- [Extrait du texte]
>>>>>
L’électricité est devenue l’un des fondements de nos sociétés modernes. Elle répond aux besoins vitaux de l’ensemble des agents économiques : les ménages, les collectivités et les entreprises. L’électricité en tant qu’énergie est un bien homogène et est difficilement stockable à grande échelle et à long terme, contrairement au gaz naturel par exemple. Il est nécessaire pour le système électrique de respecter à chaque instant un équilibre entre la production et la consommation électriques. Le non-respect de cet équilibre offre-demande peut conduire dans le pire des cas à un black-out, c’est-à-dire l’effondrement de la totalité du réseau électrique européen.
Depuis près d’un an, l’énergie est mobilisée comme arme de guerre dans le conflit russo-ukrainien. Les rationnements organisés par le Kremlin frappent ainsi de plein fouet énergétiquement et économiquement les pays qui dépendent du gaz russe, en particulier ceux qui l’utilisent pour produire de l’électricité — c’est le cas par exemple de la Moldavie ou de l’Estonie. En conséquence, l’échiquier mondial énergétique se redéfinit avec une année 2022 record sur ce secteur stratégique et vital : nous voyons le renfort massif en GNL des États-Unis devenant avec la Norvège les premiers fournisseurs de gaz naturel en Europe. Dans quelle mesure l’électricité est redevenue un enjeu géopolitique stratégique pour la France depuis la crise pétrolière de 1973 ? Quels sont les enjeux et les mesures associés à cette nouvelle situation ?
Les interconnexions, une assistance vitale ?
<<<<<
- [Consigne 1]
Répondez à ces questions d'après le texte sur l'électricité :
(a) À quoi peut conduire, dans le pire des cas, le non-respect de l'équilibre entre production et consommation ?
(b) Quels deux pays sont cités comme utilisant le gaz russe pour produire de l'électricité ?
(c) Quels pays sont devenus les premiers fournisseurs de gaz naturel en Europe ?
- [Consigne 2]
Résumez le texte sur l'électricité en deux phrases.

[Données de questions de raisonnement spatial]
>>>>>
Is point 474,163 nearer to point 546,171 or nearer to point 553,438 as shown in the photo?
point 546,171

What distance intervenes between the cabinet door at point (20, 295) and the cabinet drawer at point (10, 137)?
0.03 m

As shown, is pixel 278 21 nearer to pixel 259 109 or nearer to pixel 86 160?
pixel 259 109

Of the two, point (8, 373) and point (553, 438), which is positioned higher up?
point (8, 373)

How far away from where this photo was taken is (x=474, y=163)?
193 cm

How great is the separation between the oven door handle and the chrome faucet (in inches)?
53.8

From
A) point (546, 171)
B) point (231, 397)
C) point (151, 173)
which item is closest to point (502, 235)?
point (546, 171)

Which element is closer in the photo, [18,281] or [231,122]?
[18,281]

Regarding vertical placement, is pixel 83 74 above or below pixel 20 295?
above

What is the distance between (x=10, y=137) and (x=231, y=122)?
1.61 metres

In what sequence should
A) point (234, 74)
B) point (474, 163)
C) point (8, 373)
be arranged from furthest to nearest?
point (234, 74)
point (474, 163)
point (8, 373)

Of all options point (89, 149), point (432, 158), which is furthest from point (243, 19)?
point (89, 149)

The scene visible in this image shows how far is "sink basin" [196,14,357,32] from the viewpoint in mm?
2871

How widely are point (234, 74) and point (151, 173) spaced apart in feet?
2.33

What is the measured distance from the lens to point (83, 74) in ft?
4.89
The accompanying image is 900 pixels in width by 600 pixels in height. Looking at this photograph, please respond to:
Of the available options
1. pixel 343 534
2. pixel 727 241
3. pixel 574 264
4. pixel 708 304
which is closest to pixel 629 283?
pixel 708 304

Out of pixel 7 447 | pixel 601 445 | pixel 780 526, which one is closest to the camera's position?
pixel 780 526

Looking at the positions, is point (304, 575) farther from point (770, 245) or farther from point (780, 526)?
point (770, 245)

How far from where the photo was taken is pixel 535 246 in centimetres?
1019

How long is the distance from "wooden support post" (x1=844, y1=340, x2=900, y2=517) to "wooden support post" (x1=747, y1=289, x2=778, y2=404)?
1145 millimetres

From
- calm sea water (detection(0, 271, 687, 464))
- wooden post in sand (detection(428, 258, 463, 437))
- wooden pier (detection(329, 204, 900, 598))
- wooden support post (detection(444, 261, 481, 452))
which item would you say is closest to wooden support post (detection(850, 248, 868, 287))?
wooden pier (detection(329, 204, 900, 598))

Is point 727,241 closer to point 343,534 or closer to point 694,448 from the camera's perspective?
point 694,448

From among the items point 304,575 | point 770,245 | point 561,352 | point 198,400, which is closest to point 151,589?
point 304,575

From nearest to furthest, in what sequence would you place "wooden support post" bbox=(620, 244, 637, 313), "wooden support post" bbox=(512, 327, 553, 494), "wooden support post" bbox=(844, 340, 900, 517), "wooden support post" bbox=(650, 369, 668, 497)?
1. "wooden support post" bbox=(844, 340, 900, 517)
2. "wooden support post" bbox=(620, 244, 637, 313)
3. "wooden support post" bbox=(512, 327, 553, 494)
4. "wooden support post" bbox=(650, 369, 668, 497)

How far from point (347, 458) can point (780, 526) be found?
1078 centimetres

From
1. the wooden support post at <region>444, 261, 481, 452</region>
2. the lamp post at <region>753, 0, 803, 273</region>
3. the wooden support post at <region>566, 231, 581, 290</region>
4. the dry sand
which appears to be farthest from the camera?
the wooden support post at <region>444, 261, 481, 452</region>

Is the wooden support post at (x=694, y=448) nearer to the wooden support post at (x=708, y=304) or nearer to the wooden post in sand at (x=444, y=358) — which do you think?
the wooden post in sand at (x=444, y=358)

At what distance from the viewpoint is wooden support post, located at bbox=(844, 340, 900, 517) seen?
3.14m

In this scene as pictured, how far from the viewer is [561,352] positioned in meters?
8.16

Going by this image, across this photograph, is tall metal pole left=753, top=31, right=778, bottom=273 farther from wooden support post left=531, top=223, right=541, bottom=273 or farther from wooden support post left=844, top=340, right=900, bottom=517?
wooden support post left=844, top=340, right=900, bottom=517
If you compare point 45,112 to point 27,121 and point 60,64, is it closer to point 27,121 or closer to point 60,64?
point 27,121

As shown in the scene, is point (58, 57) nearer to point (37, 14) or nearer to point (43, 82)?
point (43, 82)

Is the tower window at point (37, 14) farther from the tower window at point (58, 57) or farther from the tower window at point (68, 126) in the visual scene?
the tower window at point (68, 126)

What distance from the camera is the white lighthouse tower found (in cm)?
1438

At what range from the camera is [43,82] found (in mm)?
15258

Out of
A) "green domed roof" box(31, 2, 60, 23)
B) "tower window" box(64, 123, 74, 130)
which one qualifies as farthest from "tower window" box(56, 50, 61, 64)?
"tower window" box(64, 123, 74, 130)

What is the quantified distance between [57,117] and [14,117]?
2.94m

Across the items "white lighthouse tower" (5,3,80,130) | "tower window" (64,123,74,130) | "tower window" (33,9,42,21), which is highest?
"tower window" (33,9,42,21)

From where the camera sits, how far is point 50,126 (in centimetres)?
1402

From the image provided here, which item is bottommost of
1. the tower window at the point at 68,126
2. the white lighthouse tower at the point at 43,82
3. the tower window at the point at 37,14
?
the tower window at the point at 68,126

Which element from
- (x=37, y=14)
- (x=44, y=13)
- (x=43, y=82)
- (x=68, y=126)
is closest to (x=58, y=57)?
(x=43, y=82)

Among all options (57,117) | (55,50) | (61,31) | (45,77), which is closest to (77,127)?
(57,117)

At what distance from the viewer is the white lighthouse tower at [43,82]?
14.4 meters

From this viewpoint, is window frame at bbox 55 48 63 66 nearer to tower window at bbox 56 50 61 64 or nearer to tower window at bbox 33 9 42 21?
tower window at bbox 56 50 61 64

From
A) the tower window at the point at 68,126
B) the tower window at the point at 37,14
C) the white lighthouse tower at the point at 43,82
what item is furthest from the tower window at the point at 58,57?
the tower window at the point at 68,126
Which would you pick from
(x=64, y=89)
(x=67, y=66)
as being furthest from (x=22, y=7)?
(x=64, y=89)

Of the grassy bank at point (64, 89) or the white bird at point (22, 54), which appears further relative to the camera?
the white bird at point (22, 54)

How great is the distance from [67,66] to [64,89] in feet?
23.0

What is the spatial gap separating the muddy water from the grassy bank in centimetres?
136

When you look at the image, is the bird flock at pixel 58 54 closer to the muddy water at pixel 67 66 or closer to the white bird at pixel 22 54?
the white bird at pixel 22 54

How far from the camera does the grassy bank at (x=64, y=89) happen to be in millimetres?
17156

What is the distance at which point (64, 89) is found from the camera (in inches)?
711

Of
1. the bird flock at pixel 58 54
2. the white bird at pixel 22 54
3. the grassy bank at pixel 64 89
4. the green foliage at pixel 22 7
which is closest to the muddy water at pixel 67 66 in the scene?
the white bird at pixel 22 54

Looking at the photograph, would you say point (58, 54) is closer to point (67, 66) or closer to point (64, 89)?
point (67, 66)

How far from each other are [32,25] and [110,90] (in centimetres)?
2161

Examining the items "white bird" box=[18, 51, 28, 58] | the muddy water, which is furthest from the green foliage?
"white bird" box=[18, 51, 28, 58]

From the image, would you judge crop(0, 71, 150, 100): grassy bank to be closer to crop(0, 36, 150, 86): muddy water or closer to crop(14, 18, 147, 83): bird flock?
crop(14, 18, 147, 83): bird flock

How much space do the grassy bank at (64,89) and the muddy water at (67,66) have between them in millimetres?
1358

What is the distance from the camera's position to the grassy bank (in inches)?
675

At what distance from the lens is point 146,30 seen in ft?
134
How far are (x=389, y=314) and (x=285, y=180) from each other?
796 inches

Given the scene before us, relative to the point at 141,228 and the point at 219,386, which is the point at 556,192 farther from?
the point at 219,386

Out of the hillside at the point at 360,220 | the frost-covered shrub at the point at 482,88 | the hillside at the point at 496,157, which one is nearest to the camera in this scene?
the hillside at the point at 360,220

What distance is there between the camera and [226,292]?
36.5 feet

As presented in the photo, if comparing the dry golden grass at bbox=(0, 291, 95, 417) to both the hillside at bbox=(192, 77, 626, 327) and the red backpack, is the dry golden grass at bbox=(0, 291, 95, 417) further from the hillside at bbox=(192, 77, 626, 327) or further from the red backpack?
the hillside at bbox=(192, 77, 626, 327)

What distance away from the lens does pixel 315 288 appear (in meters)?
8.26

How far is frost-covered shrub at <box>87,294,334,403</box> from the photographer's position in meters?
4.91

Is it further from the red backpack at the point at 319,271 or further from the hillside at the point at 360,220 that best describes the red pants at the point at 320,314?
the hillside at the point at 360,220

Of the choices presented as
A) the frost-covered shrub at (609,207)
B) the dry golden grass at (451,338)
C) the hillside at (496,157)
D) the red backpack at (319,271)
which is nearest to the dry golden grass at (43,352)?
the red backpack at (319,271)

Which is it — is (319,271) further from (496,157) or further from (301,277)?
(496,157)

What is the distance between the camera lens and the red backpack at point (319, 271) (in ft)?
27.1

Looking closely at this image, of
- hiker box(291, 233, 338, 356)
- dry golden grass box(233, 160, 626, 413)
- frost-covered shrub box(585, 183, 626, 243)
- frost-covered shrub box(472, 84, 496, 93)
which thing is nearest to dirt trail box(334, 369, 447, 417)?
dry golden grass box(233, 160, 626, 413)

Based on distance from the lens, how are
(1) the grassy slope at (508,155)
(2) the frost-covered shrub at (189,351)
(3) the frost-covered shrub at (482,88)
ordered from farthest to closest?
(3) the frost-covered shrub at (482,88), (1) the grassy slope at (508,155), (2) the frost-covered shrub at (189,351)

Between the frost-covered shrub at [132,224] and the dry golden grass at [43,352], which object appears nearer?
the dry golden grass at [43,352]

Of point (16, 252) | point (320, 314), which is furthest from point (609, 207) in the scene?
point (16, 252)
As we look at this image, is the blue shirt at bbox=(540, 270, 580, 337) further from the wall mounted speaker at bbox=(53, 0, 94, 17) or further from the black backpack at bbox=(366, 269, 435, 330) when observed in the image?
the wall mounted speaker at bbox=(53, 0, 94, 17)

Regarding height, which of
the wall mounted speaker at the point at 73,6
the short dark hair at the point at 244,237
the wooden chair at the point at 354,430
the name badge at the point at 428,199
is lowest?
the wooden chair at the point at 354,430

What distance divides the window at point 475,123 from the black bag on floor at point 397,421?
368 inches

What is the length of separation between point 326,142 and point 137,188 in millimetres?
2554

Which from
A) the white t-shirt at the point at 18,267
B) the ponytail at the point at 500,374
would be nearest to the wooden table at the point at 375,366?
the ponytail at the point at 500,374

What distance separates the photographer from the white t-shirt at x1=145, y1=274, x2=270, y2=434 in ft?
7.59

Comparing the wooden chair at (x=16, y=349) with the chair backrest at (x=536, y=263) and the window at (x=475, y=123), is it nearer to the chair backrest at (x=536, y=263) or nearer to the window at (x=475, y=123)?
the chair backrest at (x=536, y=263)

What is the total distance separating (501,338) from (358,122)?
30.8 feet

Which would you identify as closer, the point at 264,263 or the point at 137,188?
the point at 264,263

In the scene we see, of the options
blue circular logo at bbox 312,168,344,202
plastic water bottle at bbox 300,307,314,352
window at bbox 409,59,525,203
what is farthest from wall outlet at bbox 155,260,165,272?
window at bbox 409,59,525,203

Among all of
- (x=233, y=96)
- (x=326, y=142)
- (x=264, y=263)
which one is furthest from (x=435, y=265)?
<<<<<
- [Réponse complète 1]
(a) À un black-out, c'est-à-dire l'effondrement de la totalité du réseau électrique européen.
(b) La Moldavie et l'Estonie.
(c) Les États-Unis et la Norvège.

- [Réponse complète 2]
L'électricité répond aux besoins vitaux des ménages, des collectivités et des entreprises, mais elle se stocke difficilement, ce qui oblige à équilibrer à chaque instant production et consommation pour éviter un black-out. Depuis près d'un an, la guerre russo-ukrainienne fait de l'énergie une arme qui frappe les pays dépendants du gaz russe, et les États-Unis sont devenus avec la Norvège les premiers fournisseurs de gaz naturel en Europe.